The petitioner contends that the use of the word "or" as it appears in two places in the last paragraph of Rule 62 was intended to and does prohibit working the employes involved in this dispute on more than one occasion account of the same holiday without paying them overtime; that such employes may be worked overtime without pay in the following manner when such over. time is occasioned by their being off on the holiday with pay:

(a) On the day before the holiday, or,
(b) On the day following the holiday, or,
(c) On any other day.

The petitioner also contends that the overtime worked by these employes, the night of September 3rd was not occasioned by the holiday, but was due to late arrival of 52 tons of freight, received as the result of the new pick-up and delivery system instituted by the carrier, which service was not in effect when the rule in question was negotiated; and, that the thirteen employes involved in this dispute met the requirements of the provisions of the rule when they worked overtime on the night of August 31, 1935, as ordered by the carrier, without compensation.

Petitioner further contends that the subsequent overtime these employes were required to work on the night of September 3, 1935, as hereinbefore set forth in the claim, comes within the provisions of Rule 57, and that the employes in question should be compensated accordingly.

Carrier contends that, under the provisions of Rule 62, these employes could have been worked without payment for overtime, on the day before and/or following the holiday, and/or on any other (lay when such overtime is occasioned by the holiday and that Rule 57 is not applicable.

The provision of the rule under which this case arises reads:

"Employes who have holidays off with pay, agree to waive necessary overtime on the day before or following the holiday, or on any other day

                  440


when such overtime is occasioned by the holiday except when such overtime amounts to more than the time paid for and not worked on account of the holiday."


The issue in this case is whether the word "or" as used in the above paragraph is the equivalent of "and/or".

Considering the common use of the word "or" in combinations similar to the one here involved, there is obvious ambiguity in the rule which could have been avoided by the use of the double conjunction "and/or" or by saying that employes under the circumstances stipulated could be required "to work on the day preceding a holiday or on the day following a holiday, or on both days."

The phrase "or on any other day", as the Referee views the case, materially increases the presumption that the word "or" was not intended to carry the meaning of "and/or," The effect of permitting the carrier to requires employes to work overtime without pay the day before a holiday, the day after a holiday, and any other day that carrier may choose, would be to leave the agreement in an exceedingly loose condition.
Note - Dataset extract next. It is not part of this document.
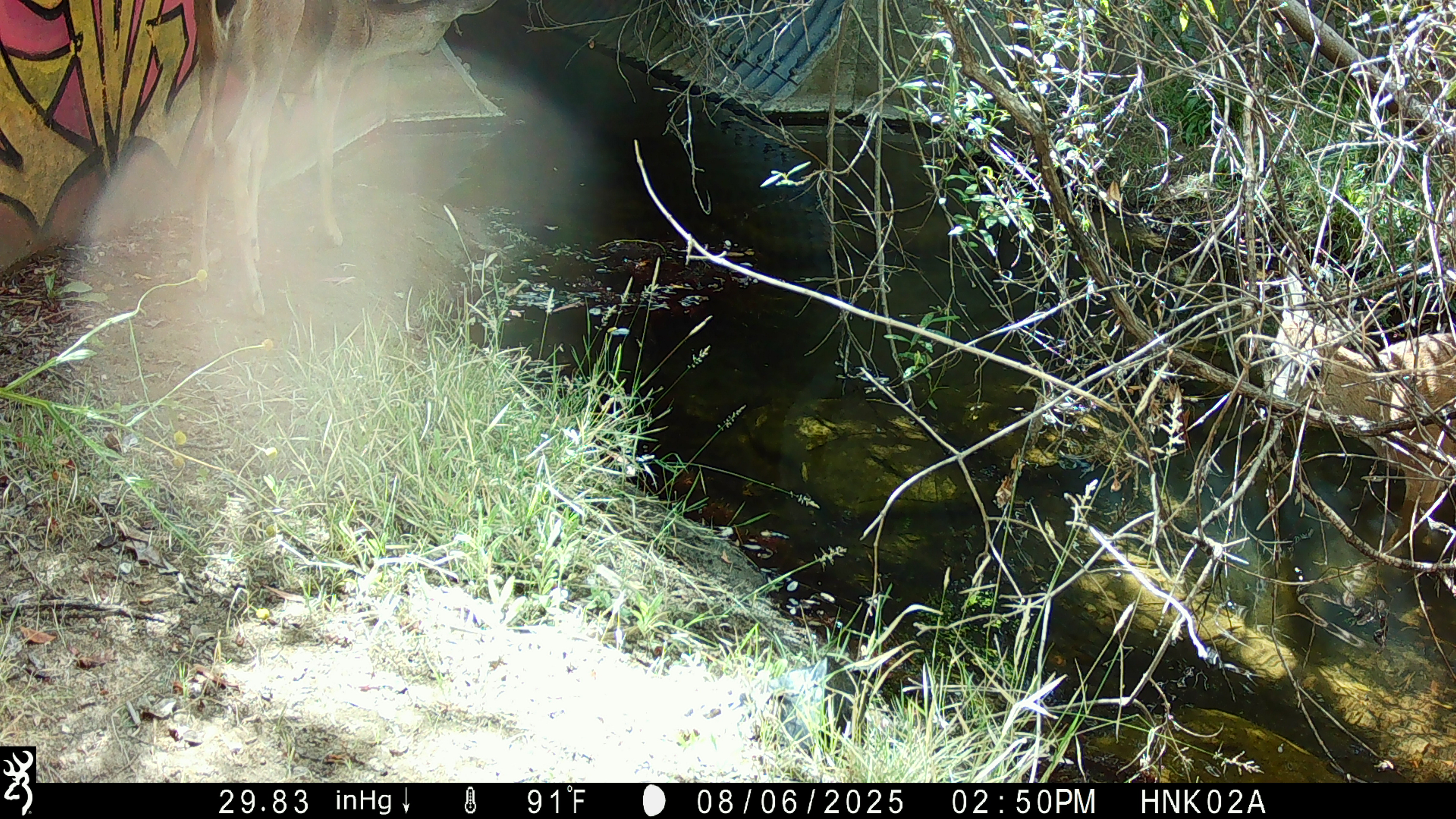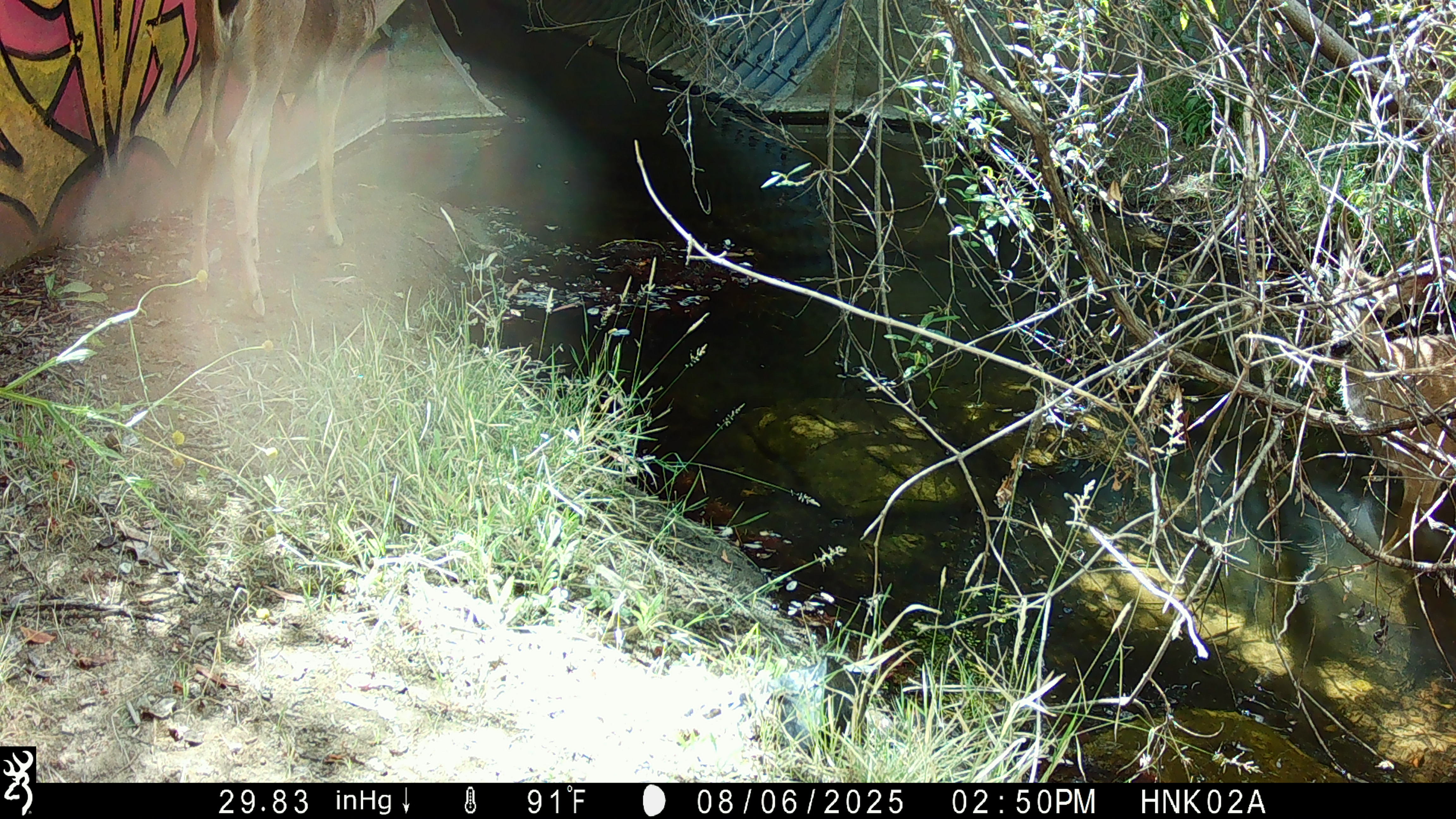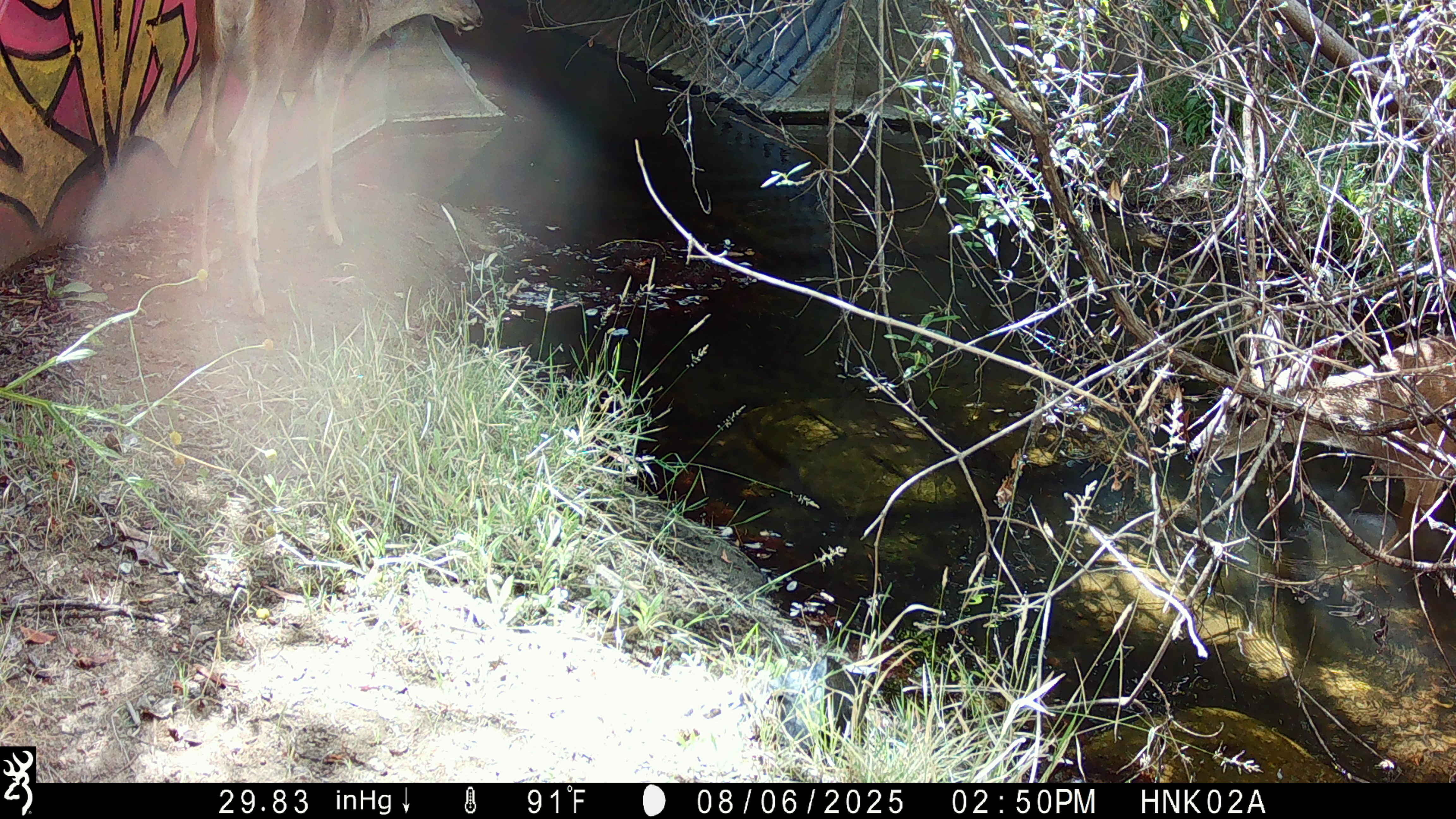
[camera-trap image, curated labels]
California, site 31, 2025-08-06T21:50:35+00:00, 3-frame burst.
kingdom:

The Referee cannot believe that this was the intention of the parties when they entered into the agreement. The Referee finds, therefore, that the word "or" as used in this paragraph of Rule 62 means "or" and not "and/or".


                AWARD

Claim is sustained.
By Order of Third Division:
                  NATIONAL RAILROAD ADJUSTMENT BOARD

Attest

                        H. A. JOHNSON, Secretary.


Dated at Chicago, Illinois, this 13th day of August 1936.